Start of RECORDS TO PROCESS

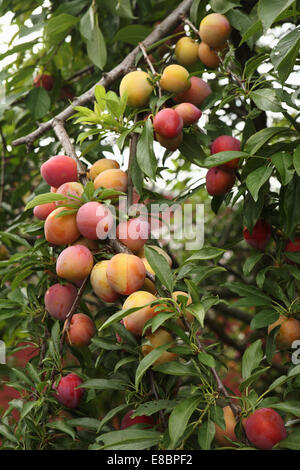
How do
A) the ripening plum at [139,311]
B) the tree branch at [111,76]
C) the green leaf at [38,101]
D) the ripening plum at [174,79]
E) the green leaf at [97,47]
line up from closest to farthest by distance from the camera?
1. the ripening plum at [139,311]
2. the ripening plum at [174,79]
3. the tree branch at [111,76]
4. the green leaf at [97,47]
5. the green leaf at [38,101]

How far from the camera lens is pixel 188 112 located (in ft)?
3.16

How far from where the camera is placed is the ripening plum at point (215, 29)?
3.31 ft

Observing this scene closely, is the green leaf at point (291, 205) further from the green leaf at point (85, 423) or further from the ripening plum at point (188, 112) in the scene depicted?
the green leaf at point (85, 423)

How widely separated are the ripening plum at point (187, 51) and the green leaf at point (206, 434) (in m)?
0.76

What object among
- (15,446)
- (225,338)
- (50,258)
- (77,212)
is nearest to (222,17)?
(77,212)

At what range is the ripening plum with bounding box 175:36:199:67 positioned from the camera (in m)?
1.09

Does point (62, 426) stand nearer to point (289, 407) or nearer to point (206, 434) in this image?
point (206, 434)

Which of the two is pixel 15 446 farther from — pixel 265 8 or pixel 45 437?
pixel 265 8

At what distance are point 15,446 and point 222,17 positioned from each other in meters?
0.93

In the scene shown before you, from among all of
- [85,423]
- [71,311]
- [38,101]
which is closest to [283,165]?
[71,311]

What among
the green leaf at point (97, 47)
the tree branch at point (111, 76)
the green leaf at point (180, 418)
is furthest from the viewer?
the green leaf at point (97, 47)

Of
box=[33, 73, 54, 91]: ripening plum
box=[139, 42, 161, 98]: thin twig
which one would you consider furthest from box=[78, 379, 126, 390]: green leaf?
A: box=[33, 73, 54, 91]: ripening plum

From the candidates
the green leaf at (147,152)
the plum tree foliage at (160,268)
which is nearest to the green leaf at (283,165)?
the plum tree foliage at (160,268)

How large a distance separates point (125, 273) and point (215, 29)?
55cm
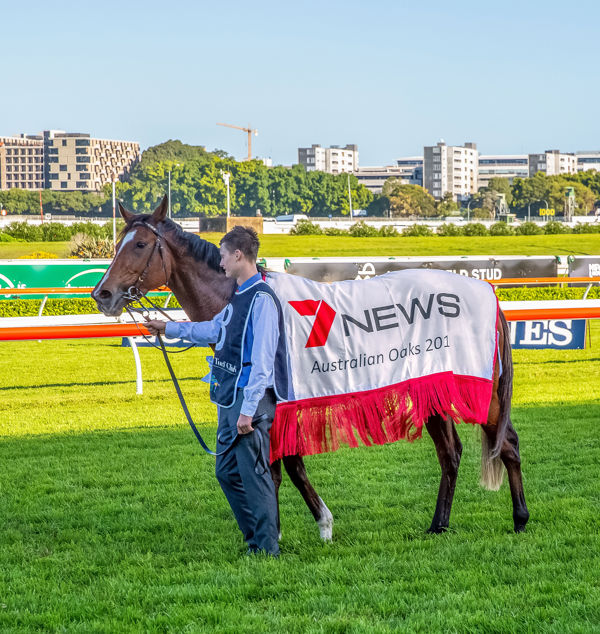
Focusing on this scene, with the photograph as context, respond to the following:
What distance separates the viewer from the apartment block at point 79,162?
17875cm

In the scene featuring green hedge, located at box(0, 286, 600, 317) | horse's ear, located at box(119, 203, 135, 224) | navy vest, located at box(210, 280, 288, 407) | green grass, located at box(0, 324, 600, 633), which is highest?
horse's ear, located at box(119, 203, 135, 224)

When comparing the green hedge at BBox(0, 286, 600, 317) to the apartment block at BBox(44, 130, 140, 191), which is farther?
the apartment block at BBox(44, 130, 140, 191)

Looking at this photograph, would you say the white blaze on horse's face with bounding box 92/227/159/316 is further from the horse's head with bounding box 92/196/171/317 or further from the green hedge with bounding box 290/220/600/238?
the green hedge with bounding box 290/220/600/238

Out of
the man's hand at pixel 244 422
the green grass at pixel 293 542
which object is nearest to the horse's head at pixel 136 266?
the man's hand at pixel 244 422

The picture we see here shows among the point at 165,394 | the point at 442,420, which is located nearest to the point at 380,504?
the point at 442,420

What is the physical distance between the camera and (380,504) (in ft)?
15.9

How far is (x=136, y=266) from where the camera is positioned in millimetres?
4121

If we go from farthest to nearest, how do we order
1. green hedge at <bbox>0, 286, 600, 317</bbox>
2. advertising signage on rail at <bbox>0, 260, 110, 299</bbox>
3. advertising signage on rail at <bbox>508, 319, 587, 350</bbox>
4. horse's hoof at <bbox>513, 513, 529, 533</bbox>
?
green hedge at <bbox>0, 286, 600, 317</bbox> < advertising signage on rail at <bbox>0, 260, 110, 299</bbox> < advertising signage on rail at <bbox>508, 319, 587, 350</bbox> < horse's hoof at <bbox>513, 513, 529, 533</bbox>

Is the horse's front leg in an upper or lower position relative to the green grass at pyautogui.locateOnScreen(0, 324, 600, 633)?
upper

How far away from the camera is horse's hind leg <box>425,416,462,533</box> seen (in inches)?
173

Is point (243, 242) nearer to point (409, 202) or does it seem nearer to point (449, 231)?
point (449, 231)

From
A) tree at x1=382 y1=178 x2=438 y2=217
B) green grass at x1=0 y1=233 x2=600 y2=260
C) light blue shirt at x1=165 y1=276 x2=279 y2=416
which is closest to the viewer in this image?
light blue shirt at x1=165 y1=276 x2=279 y2=416

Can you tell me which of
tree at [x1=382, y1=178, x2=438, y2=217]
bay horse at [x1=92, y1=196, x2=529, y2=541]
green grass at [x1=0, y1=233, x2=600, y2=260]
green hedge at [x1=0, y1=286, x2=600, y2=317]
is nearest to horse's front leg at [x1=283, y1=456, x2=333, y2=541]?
bay horse at [x1=92, y1=196, x2=529, y2=541]

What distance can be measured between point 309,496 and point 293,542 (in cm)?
22
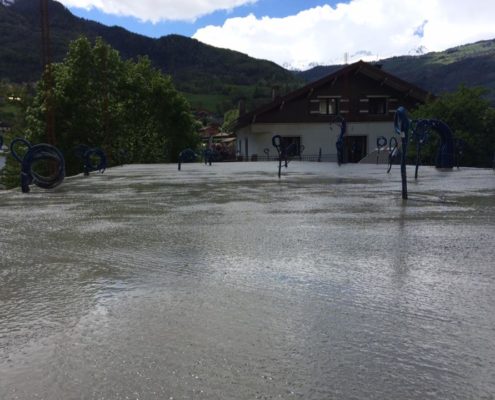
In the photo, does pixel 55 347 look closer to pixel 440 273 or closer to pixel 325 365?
pixel 325 365

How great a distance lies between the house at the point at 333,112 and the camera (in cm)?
3809

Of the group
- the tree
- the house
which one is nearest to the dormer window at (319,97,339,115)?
the house

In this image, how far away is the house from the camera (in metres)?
38.1

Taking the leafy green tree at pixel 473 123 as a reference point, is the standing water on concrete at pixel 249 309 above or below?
below

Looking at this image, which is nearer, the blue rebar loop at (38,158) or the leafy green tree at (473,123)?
the blue rebar loop at (38,158)

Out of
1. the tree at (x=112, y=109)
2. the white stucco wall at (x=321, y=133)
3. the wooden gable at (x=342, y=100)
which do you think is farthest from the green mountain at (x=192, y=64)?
the white stucco wall at (x=321, y=133)

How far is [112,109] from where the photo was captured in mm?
38031

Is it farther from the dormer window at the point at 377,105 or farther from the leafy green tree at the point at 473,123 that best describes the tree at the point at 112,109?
the leafy green tree at the point at 473,123

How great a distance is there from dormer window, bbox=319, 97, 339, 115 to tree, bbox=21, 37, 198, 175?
36.7 feet

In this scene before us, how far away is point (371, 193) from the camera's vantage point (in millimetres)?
8688

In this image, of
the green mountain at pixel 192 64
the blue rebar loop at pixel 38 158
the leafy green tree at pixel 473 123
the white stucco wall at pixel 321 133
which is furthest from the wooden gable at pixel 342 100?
the green mountain at pixel 192 64

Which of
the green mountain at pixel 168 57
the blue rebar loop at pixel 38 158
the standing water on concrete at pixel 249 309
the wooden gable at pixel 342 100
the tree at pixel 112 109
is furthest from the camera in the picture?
the green mountain at pixel 168 57

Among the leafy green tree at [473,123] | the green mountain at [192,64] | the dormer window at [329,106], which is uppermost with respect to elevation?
the green mountain at [192,64]

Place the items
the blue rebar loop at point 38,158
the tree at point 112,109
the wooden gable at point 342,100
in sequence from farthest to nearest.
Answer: the wooden gable at point 342,100 → the tree at point 112,109 → the blue rebar loop at point 38,158
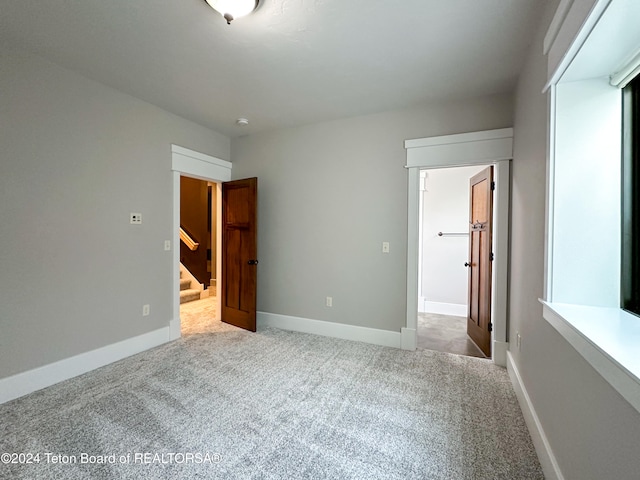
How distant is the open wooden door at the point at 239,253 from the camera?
3.42m

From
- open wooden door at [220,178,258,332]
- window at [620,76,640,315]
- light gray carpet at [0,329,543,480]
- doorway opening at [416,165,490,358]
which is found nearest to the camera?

End of RECORDS TO PROCESS

__SET PROBLEM__. Render everything from the start of the listing down to the line containing "2. the ripening plum at [174,79]", both ends included, as a JSON list of strings, one string per line. Omit blank lines and the picture.

__EXERCISE RESPONSE__.
[
  "How do",
  "A) the ripening plum at [139,311]",
  "B) the tree branch at [111,76]",
  "C) the green leaf at [38,101]",
  "D) the ripening plum at [174,79]",
  "E) the green leaf at [97,47]",
  "line up from closest to farthest by distance from the camera?",
  "1. the ripening plum at [139,311]",
  "2. the ripening plum at [174,79]"
]